We had two movie theaters, both on the south side of town. The rich people saw first-run movies at the Mt. Pilot Theater. The Strand, just four blocks from the Mt. Pilot, didn’t get movies until months after they had been released. The ushers at the Strand did nothing when people got loud or brought in their own refreshments and alcohol. Fights often broke out when somebody stepped on somebody’s foot, somebody stole somebody’s seat, or somebody had the nerve to stroll in with somebody else’s lover. People smoked weed, and the ushers ignored them. I loved going to the movies so much, I tolerated all that. Every first of the month, when Mr. Boatwright received his disabilitiy check, he treated me to a movie at the Mt. Pilot Theater, where we could eat fresh popcorn and hot dogs and enjoy a recently released movie in peace. I treasured those outings. No matter what movie was showing I enjoyed the experience, even with Mr. Boatwright next to me sometimes snoring so loud the ushers came over to wake him up.
I still didn’t like having sex with Mr. Boatwright and avoided it every chance I got, but now the sex itself didn’t bother me as much. And I knew him well enough by now to manipulate him to my advantage. I offered to pick up beer for him from Scary Mary, which he would drink right away, get drunk, and give me extra money that I used to go to the movies by myself or buy magazines and paperback books. I had him convinced that my periods lasted ten days when they only lasted four. He was superstitious about touching a female on her period.
“Woman’s curse could ruin a man iffen he got too close,” he told me once with a grimace on his face.

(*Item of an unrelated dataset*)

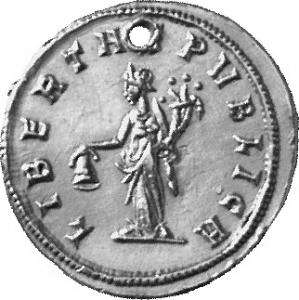 M. Aurelius Iulianus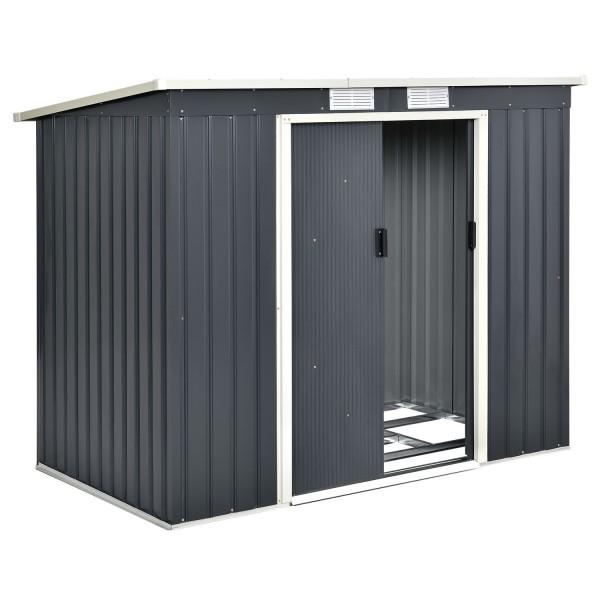 Metall Geräteschuppen Gerätehaus M mit Pultdach in anthrazit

“Oh yes I know. I read all about it,” I agreed, nodding.
He was getting so forgetful he would wake up with a hangover, come to my room, and I’d convince him that we had already had sex. “Did I pay you?” he asked seriously on one occasion.
“Um…no, but that’s OK this time,” I lied. With the exception of the food Mama and I had stolen from her white employers in Florida, I didn’t feel right taking something for nothing too often.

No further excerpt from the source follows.